Heretic of The Seventh Circle
Something to remember too is not to get too tied up in refuting examples. Because it’s endless. You manipulate the setting so Comprehend Languages isn’t a problem? My GOO warlock giggles at you because he can speak every language to any being that has a language. Couple of levels and written languages stop being a barrier.

That’s the point when people bring up examples. The list is never ending. There’s always one more spell or effect or racial ability or whatever.

And you can’t just keep allowing the casters to dictate the campaign.
Seriously man they don’t have to.

Like the reason there is always a refutation is that none of this stuff works all the time, and a lot of it is more limited than folks think.

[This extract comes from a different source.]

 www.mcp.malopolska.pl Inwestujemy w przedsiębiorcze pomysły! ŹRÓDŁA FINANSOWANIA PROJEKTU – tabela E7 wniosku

Like being able to read all writing still doesn’t confer knowledge of cyphers, cultural knowledge, context, etc. if someone has the ability to read all languages great! That means deciphering the text isn’t the challenge, and sometimes there won’t be challenge where you might like there to be, but it’s a group game. Every single PC should be dictating the campaign.
 

DEFCON 1

Legend
Supporter
Narrative without mechanics is just collaborative storytelling. That's not a game IMO, and playing a game is why we all got together tonight. Also, the process you described would work the same way for combat, so it's more an alternate way (and probably a fun way) to spend your evening than it is a playstyle for D&D exploration, IMO.
You absolutely could run Combat this same way, with only a few checks rather than this combat mini-game we have. And many RPGs do that, because they aren't "monster fighting games" like D&D essentially is (because the biggest mechanical ruleset in the D&D game is the monster combat fighting system.) But I am suggesting that creating a Exploration mini-game like we have for Combat will not accomplish things the way people think they want... because the narrative and description and coming up with ideas and solutions are what make Exploration what it is (and the Social pillar what it is for that matter.)

You may decry this as "collaborative storytelling"... but I believe that's exactly what RPGs are. It's why D&D is not entirely a board game made up of nothing but mechanical mini-games. Combat? Absolutely a board game mini-game. But as soon as you turn Exploration and Social into mechanical mini-games too... all of D&D just becomes going from one mini-game to another... the DM lining them up, the players playing them, and then they all moving on to the next one. Leaving character and story and imagination and ideas completely behind.

If some people want to play Exploration the same way they play Combat, more power to them. Personally I think they would be missing out entirely on what makes an RPG an RPG, but hey, whatever floats their boat. But I'm suggesting that narration, description, and ideas with a few checks sprinkled in here and there to determine whether those ideas were good makes the game so much more interesting than just playing those mini-games over and over again.